TEXT SEGMENT>
####

Algeria Next?

Tyler Durden's picture

For all those on revolution withdrawal, fear not: there are at least 20 more countries to go (many of which hilariously fall in Jim O'Neill's N-11 list - does the N stand for Next to revolt Jim?). Tomorrow, we may get the next one. Thousands of police are reportedly being drafted into the Algerian capital ahead of planned pro-democracy marches, opposition groups have said. Said Sadi, the head of the Rally for Culture and Democracy (RCD), said authorities were moving to prevent Saturday's protests in Algiers from taking place."

From Al Jazeera:

"Trains have been stopped and other public transport will be as well," he told the AFP news agency.

According to Sadi, around 10,000 police officers were coming into reinforce the 20,000 that blocked the last protest staged on January 22, when five people were killed and more than 800 hurt in clashes.

The latest rally is being organised by the National Co-ordination for Change and Democracy (CNCD), a three-week-old umbrella group of opposition parties, civil society movements and unofficial unions inspired by the mass protests in Tunisia and Egypt.

####

TASKS AND EXERCISES>
(a) Transcribe the Algeria protest post from "Tyler Durden's picture" up to and including "hurt in clashes.".
(b) In the Algeria protest post, which group is organizing the latest rally?

DATASET CONTENT>
####

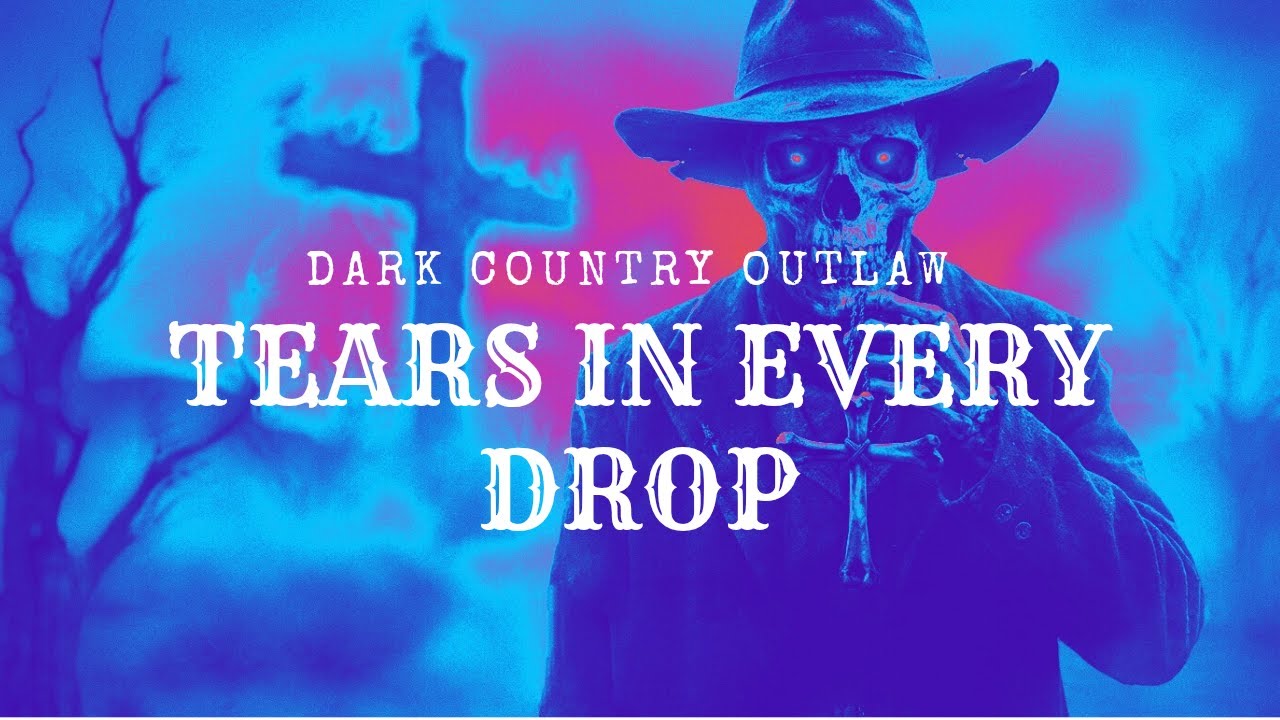RYE WHISKEY REGRET - DARK COUNTRY OUTLAW MUSIC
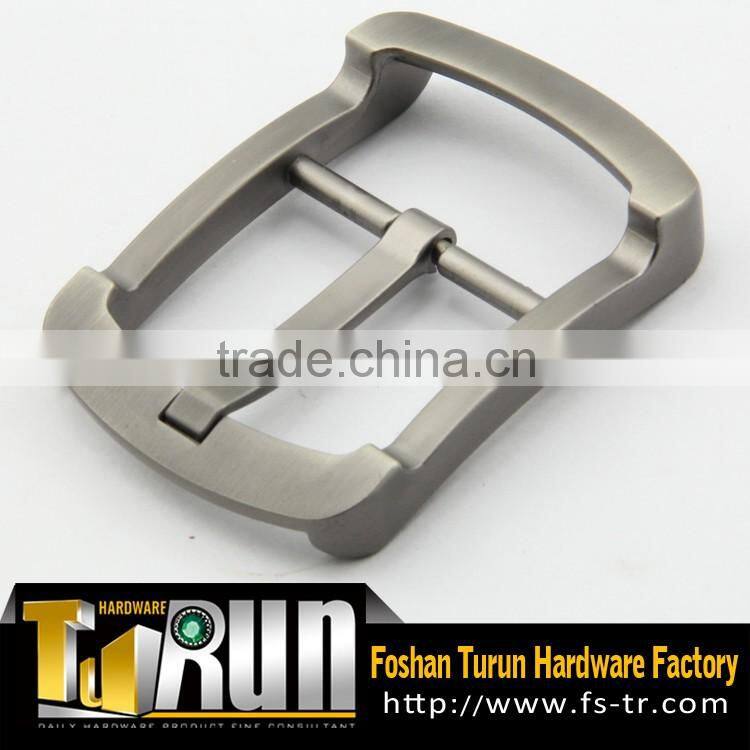 Factory wholesale metal carbon fiber belt buckle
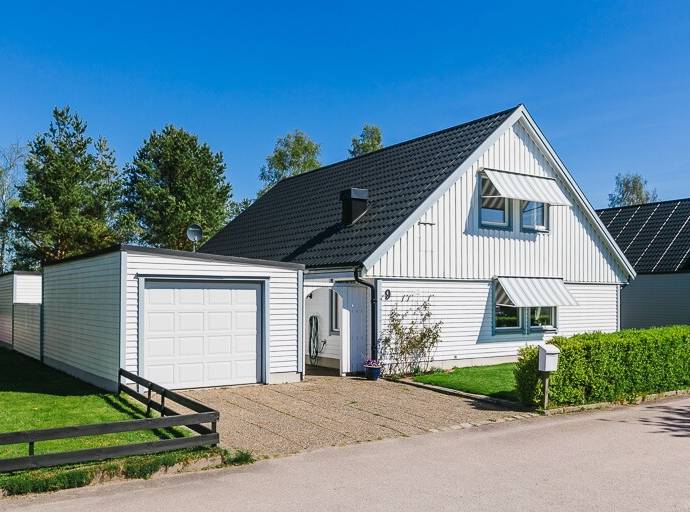 6.0 rok · 171.0 m² · Hallonstigen 9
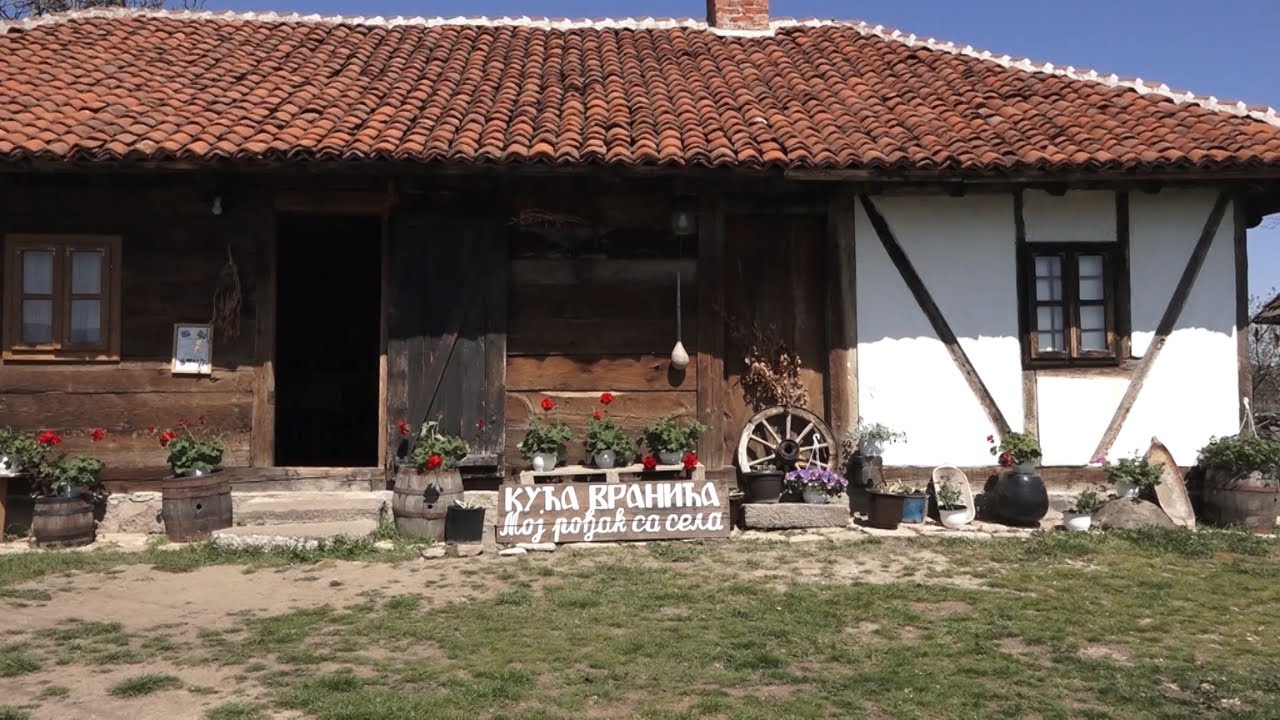 Znaci moga mesta - Moj rođak sa sela, Borač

####

PER-TASK OUTPUTS>
(a)
Tyler Durden's picture

For all those on revolution withdrawal, fear not: there are at least 20 more countries to go (many of which hilariously fall in Jim O'Neill's N-11 list - does the N stand for Next to revolt Jim?). Tomorrow, we may get the next one. Thousands of police are reportedly being drafted into the Algerian capital ahead of planned pro-democracy marches, opposition groups have said. Said Sadi, the head of the Rally for Culture and Democracy (RCD), said authorities were moving to prevent Saturday's protests in Algiers from taking place."

From Al Jazeera:

"Trains have been stopped and other public transport will be as well," he told the AFP news agency.

According to Sadi, around 10,000 police officers were coming into reinforce the 20,000 that blocked the last protest staged on January 22, when five people were killed and more than 800 hurt in clashes.

(b) The National Co-ordination for Change and Democracy (CNCD).